▸ **STUDY QUESTIONS**
1. According to the essay on Black Boy, how does Wright end the book?
2. Decide whether each statement agrees with the essay on Black Boy. Answer yes or no, and quote the words that settle it.
(a) Winesburg, Ohio is narrated in the first person.
(b) Black Boy shows the narrator lying and stealing.
(c) Wright's narration style is purely analytic.
3. According to the essay on Black Boy, why is Wright's narration metaphysical as well as analytic?

Unlike to Winesburg, Ohio, the characters of Black Boy are more real. The style of Wright’s narration is analytic as well as metaphysical, because the discussion of dreams and ghosts are also present in the book. In his memoir, the narrator is not afraid to emphasize on the paradoxical nature of his character: he is critical and tolerant, seeking and skeptical, headstrong and timid, blindingly intelligent and modest. Wright finds that he is always punished for his nonconformity with different degrees of emotional isolation and physical violence. Wright paints himself in various shades throughout the Black Boy. Being a young boy, the narrator refuses to believe in such publicly accepted notions as that his lack of religion, intellectual curiosity and blackness make him flawed. Wright even has curiosity to demonstrate clearly negative aspects of his character, as he makes the readers see him violent, lie, and steal a number of times in the book.

The narrator makes the readers close their eyes to such “flaws” and think of him as a character who determined to live according to his own principles. Wright creates an interesting contradiction and strong contrast between his strong will and his powerless position in society that requires him to be low in social status as if he is black he “has” to be poor. Wright proves that in spite of all his flaws, he remains truly concerned with humanity in a universal sense. Thus, the author shows that it is possible to overcome the negative, isolating, and debilitating aspects of the environment and alter them into love for people around. In Black Boy, Wright transcends what seems to be a novel from a limited perspective of the black male who lives in American society at first glance.

During the novel, Wright discovers the power of his own and words in general as well as the power of his own writing. Describing his physical and artistic hunger, Wright makes his readers hungry for reading and writing. Wright ends Black Boy by resolving to use his talent to write as a way to start a revolution. The narrator is sure that everybody has a hunger for life, freedom and equality that need to be filled, and for Wright, writing is the right way to get to the human heart and to make a difference.

The thing that attracts the reader the most is that the narrators in both Black Boy by Richard Wright and Winesburg, Ohio by Sherwood Anderson are illustrated emotional children in spite of being adults physically. Both authors make the readers watch how they go through their adolescence and attain physical adulthood in order to share their experiences and help growing generations to understand themselves better and avoid some mistakes if possible. The use of first person in narration of Black Boy makes the novel to be more emotionally strong and controversial. It attracts readers’ interest and makes a huge impact on them. The use of the third person in Winesburg, Ohio makes the perception to be more emotionally distant, however, objective in contrast of subjectivity in Black Boy.

▸ **MATERIAL PROVIDED**

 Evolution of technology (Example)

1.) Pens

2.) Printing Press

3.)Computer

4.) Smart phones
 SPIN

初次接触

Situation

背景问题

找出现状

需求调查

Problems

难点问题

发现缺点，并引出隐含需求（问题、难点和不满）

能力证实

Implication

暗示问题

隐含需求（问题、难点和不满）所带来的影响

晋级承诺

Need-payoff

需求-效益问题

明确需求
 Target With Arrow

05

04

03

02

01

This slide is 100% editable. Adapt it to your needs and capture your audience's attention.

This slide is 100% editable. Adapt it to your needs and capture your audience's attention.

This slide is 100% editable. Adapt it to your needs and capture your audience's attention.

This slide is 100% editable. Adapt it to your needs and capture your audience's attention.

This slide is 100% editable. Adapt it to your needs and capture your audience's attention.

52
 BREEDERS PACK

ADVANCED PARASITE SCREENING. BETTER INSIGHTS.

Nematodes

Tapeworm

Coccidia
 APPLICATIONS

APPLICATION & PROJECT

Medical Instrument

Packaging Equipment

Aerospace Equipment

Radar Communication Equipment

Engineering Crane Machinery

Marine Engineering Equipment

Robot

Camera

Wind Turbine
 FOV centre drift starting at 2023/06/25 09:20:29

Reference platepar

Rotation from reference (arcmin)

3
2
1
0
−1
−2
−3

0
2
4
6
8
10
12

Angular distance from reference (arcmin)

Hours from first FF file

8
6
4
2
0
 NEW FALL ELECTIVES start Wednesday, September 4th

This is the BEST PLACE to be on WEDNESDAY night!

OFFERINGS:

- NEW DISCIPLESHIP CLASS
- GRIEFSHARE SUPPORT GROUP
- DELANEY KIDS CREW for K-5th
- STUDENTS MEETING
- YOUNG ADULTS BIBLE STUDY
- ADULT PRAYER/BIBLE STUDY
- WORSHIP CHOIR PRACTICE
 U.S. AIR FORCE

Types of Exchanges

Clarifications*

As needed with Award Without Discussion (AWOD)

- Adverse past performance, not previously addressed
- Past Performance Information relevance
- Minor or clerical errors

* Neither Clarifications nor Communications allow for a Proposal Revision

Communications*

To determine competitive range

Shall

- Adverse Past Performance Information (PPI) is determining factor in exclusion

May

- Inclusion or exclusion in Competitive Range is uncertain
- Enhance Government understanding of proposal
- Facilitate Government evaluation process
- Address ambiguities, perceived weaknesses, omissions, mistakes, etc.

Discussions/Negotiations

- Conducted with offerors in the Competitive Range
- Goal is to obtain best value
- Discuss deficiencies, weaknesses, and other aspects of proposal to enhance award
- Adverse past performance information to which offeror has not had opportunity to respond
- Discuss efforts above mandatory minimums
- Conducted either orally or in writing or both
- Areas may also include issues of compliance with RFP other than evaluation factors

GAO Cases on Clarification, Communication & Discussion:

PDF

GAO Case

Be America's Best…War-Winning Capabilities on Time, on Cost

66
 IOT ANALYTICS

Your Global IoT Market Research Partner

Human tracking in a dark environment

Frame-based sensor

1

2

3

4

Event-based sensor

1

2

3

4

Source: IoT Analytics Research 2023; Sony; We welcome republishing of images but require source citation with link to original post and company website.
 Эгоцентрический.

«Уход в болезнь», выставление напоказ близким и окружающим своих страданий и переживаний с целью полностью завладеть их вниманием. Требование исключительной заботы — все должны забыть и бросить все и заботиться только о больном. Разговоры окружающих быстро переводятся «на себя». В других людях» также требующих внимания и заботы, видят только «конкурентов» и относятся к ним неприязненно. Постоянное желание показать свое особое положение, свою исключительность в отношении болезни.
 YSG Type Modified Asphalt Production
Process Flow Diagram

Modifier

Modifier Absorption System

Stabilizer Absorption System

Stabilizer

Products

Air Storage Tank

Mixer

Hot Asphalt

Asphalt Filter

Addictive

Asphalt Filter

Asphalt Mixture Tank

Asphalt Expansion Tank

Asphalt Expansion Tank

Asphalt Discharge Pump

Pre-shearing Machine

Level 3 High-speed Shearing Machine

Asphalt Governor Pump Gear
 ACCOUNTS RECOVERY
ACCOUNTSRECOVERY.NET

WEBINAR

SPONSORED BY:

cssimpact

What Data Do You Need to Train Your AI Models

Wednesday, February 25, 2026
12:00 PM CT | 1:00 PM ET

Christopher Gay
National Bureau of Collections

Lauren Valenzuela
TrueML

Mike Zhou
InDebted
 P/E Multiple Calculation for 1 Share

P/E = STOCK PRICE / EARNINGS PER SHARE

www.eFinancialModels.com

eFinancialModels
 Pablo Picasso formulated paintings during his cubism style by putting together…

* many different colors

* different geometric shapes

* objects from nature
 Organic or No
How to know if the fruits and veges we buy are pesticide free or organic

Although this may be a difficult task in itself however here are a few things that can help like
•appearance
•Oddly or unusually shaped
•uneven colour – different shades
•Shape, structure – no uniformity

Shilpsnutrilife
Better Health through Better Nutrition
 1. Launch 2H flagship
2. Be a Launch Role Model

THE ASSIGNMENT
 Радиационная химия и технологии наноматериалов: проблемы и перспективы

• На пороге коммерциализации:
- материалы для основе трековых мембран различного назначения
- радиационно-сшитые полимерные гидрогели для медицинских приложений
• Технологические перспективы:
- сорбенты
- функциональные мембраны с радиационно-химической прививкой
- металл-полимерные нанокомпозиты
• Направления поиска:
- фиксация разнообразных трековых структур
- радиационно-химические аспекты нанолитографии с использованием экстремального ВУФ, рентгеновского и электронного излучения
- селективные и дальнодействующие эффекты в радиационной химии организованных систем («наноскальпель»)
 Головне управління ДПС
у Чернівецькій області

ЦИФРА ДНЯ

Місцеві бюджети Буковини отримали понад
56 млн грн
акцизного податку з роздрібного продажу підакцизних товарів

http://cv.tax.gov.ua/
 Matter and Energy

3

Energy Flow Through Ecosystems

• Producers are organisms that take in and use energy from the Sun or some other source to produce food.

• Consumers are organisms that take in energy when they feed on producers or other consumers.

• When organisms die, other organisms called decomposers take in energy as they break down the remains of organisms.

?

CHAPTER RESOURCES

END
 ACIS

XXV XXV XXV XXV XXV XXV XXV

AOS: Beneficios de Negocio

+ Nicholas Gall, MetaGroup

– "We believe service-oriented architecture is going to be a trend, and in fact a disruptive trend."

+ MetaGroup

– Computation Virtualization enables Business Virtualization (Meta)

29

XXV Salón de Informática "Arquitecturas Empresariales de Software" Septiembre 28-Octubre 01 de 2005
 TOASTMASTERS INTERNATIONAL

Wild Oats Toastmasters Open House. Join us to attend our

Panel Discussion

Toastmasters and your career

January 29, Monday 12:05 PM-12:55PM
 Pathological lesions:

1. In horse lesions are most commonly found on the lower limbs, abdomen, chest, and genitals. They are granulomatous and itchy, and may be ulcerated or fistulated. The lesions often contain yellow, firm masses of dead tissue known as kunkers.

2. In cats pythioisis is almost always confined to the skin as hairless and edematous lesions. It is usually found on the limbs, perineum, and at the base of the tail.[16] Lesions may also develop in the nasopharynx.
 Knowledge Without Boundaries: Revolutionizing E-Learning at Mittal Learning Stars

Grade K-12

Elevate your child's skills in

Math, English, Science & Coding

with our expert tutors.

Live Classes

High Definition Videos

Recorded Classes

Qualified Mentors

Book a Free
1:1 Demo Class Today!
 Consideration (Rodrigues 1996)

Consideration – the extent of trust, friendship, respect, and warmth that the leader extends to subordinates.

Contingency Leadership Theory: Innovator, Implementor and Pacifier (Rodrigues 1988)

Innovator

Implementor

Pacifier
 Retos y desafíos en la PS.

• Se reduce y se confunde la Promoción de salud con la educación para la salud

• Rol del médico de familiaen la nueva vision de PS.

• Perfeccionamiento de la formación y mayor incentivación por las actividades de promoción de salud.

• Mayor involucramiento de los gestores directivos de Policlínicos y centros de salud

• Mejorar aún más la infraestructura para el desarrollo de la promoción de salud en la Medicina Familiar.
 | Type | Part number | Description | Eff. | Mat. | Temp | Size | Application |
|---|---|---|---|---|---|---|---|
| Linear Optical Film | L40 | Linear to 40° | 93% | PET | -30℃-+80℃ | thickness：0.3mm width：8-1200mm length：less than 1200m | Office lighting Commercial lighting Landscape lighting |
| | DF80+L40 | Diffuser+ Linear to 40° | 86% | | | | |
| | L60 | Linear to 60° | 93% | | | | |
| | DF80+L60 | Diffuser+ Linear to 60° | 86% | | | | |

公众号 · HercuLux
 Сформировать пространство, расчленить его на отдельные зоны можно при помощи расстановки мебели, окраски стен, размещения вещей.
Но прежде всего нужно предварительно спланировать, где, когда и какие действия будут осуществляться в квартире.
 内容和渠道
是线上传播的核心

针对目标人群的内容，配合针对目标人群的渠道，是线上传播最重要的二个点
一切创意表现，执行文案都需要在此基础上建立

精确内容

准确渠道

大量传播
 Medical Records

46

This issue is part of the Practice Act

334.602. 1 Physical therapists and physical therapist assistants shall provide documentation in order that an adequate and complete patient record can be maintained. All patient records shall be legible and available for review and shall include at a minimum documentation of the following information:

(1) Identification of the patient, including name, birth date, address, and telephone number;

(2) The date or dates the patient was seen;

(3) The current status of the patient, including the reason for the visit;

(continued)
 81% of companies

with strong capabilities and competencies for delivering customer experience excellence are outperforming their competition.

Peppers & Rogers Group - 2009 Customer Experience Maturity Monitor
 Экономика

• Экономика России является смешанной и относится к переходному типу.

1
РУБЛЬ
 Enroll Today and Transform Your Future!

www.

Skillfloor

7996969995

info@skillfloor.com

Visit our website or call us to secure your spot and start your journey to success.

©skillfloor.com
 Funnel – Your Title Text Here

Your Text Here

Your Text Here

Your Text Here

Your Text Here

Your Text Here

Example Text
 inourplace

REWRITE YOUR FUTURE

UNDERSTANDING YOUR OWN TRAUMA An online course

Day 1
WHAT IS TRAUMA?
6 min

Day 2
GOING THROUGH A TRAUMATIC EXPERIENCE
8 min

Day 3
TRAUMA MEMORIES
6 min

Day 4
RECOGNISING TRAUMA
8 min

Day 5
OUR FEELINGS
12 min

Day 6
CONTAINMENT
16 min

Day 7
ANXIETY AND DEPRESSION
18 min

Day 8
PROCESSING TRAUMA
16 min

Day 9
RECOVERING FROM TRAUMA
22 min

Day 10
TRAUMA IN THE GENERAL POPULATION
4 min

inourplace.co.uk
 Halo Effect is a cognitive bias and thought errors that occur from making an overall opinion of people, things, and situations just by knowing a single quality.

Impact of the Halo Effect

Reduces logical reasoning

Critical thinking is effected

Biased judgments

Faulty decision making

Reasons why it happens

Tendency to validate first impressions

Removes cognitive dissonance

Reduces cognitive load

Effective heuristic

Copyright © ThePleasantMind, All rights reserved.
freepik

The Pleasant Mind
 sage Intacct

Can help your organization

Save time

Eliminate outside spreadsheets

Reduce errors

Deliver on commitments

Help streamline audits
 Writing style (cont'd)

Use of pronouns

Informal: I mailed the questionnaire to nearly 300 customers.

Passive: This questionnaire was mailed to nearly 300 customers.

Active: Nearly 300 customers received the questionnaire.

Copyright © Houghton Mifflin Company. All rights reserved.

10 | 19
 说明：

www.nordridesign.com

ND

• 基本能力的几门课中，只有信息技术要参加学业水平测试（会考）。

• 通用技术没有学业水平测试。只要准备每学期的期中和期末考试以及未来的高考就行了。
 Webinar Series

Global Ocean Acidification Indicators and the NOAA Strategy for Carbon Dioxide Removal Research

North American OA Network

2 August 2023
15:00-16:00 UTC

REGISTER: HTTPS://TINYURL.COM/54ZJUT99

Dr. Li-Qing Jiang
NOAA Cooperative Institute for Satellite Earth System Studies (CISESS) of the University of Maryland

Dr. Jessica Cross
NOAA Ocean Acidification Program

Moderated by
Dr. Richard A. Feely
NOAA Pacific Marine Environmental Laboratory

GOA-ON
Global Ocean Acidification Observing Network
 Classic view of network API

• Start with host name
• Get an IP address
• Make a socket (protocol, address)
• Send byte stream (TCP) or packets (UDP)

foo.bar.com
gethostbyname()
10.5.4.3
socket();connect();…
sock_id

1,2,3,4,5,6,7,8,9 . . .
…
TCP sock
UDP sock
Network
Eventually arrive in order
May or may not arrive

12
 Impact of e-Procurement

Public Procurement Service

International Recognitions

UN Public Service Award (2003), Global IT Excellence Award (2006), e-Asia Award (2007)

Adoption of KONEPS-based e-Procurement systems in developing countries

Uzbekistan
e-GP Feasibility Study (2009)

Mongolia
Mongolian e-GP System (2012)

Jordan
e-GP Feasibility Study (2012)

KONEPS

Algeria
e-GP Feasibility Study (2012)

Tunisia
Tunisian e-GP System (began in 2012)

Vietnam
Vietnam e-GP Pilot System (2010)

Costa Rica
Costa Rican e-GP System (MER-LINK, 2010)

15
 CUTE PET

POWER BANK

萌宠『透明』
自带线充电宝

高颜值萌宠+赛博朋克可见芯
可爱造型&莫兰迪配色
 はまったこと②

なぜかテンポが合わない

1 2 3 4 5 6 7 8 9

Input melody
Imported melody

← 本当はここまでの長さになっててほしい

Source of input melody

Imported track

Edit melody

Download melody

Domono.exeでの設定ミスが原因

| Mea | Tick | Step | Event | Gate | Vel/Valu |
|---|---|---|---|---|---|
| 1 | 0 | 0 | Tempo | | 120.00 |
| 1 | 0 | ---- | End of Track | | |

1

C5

▸ **ANSWERS IN ORDER**
1. He resolves to use his talent to write as a way to start a revolution.

2.
(a) No: "The use of the third person in Winesburg, Ohio"
(b) Yes: "he makes the readers see him violent, lie, and steal a number of times in the book"
(c) No: "The style of Wright’s narration is analytic as well as metaphysical"

3. Wright's narration is metaphysical because the book also discusses dreams and ghosts.